The Changer nods. “I, too, was torn, but like you I sided with those who would tolerate rising humanity as equals, not dominate them as vassals. In those days, Lovern was among us, too, though he called himself Mimir.”
“Yes,” Arthur adds. “Already he was counselor to monarchs and recognized as a wizard.”
Vera clears her throat as a means of getting attention. “One thing I’ve always wondered. Why do our people speak of that battle using the names given in Norse legends? Other cultures, even my natal Greek, tell tales of the battles of the gods.”
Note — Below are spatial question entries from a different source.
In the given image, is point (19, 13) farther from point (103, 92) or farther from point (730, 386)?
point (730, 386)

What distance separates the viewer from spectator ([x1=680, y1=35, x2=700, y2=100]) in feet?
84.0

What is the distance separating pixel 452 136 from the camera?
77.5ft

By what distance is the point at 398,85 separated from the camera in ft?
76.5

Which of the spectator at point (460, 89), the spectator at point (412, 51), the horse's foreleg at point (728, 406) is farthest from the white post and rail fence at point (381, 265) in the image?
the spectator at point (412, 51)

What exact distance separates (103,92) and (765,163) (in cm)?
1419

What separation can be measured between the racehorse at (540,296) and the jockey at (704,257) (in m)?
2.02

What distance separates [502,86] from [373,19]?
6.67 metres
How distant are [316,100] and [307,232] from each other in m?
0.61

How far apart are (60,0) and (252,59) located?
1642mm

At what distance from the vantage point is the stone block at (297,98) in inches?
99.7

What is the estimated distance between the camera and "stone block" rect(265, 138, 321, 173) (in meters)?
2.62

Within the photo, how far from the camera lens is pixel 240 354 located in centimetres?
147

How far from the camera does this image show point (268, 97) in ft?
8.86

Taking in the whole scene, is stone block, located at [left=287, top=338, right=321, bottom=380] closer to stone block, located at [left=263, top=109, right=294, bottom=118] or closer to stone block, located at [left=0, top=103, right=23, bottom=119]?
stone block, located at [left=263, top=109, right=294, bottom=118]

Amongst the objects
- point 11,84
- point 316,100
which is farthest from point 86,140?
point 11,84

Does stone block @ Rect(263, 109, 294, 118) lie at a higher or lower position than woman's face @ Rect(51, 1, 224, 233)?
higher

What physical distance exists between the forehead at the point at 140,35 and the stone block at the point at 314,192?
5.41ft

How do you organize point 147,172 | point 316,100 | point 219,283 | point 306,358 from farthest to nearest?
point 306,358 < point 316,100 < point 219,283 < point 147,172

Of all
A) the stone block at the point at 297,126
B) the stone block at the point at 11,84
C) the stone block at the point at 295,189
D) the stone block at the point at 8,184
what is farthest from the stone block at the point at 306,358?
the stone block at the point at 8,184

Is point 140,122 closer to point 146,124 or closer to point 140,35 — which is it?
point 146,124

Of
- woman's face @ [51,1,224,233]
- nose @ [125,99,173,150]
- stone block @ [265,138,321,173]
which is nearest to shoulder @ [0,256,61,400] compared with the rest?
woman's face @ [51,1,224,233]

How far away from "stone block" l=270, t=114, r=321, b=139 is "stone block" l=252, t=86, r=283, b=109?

“There was an athanor skald,” Arthur explains, “who told the tale among the Norse. It fit their dark and desperate view of the universe. He used our own names—altering them slightly to fit the language in which he composed. Since his version was closest to what had happened, we borrowed his nomenclature.”
“Ah,” Vera says. “That explains it.”
The Changer continues. “The king—though he would have called himself a god—that Mimir served in those days is remembered by the name of Odin. He was mostly just, but eager for knowledge and for power.”
“He traded an eye,” Vera recalls aloud, “for wisdom.”
“He traded an eye,” the Changer says, his voice becoming more gravelly than usual, “but not for wisdom. He traded it for Mimir’s service. From it Mimir crafted a magical tool that he promised would give them great power, power that would assure that Odin’s battle would be won.
“Mimir kept his promise,” the Changer continues after a sip of fruit juice, “though ultimately the loss of that eye cost Odin his life. Using Odin’s eye and, I suspect, his own blood, Mimir grew himself a second head.”
Eddie stirs. “I recall that his cowl was deformed, but I could not tell why. Nor was I bold enough to ask what was the reason. There were rumors thereafter…”
“I heard,” Anson says, “that he later removed the head and used it as some wizards use a cr
ystal ball.”
“That is so,” the Changer confirms.
As the Changer has revealed these old secrets, secrets that do not cast a kind light on his wizard, Arthur has grown somber.
“Changer, you know that Lovern still has that Head. It was the prize he regained from Duppy Jonah’s realm.”
“Lovern had it,” the Changer sighs. “Lovern—Merlin—Mimir has kept the Head through many lives, many roles. Until we brought it forth, he visited it only astrally. However, when he grew afraid for his life he feared to make the astral journey. Unwilling to do without his valued tool, he brought it from the sea and stored it in his chambers here. The Head is here no more.”
“This Head,” Anson guesses, “is the other you mentioned.”
“Yes. I believe that my blood and my eye are to be used to enhance the Head. From its cryptic words, I believe they will make it a body.”
Vera clears her throat. “Maybe Louhi means to make herself a match for Lovern’s tool. Their rivalry is millennia-old.”
“I do not think she would,” the Changer says. “Even if she knows the means, she knows now what Lovern has willfully ignored. The Head is not a tool—it is a person in its own right, a talented, powerful person. I believe that it hates its master and has willingly misled him for who knows how many centuries.”
“Lovern must have known what it was!” Arthur protests. “How could he not?”
“If the Head did not give him sign,” the Changer says, “or if Lovern chose to ignore those signs, then such ignorance would be simple to cultivate. Many athanor have nursed the one who would betray them. We are no different than humanity in this.”
Jonathan Wong clears his throat. “Do you have any idea how much power the Head might possess?”
“I do not,” the Changer says. “Does any here know what Lovern most used it for?”
Arthur frowns. “Predicting possible futures, designing spells and enchantments, and storing bits of lore.”
“In that case,” Vera says somberly, “it could be as powerful as Lovern himself.”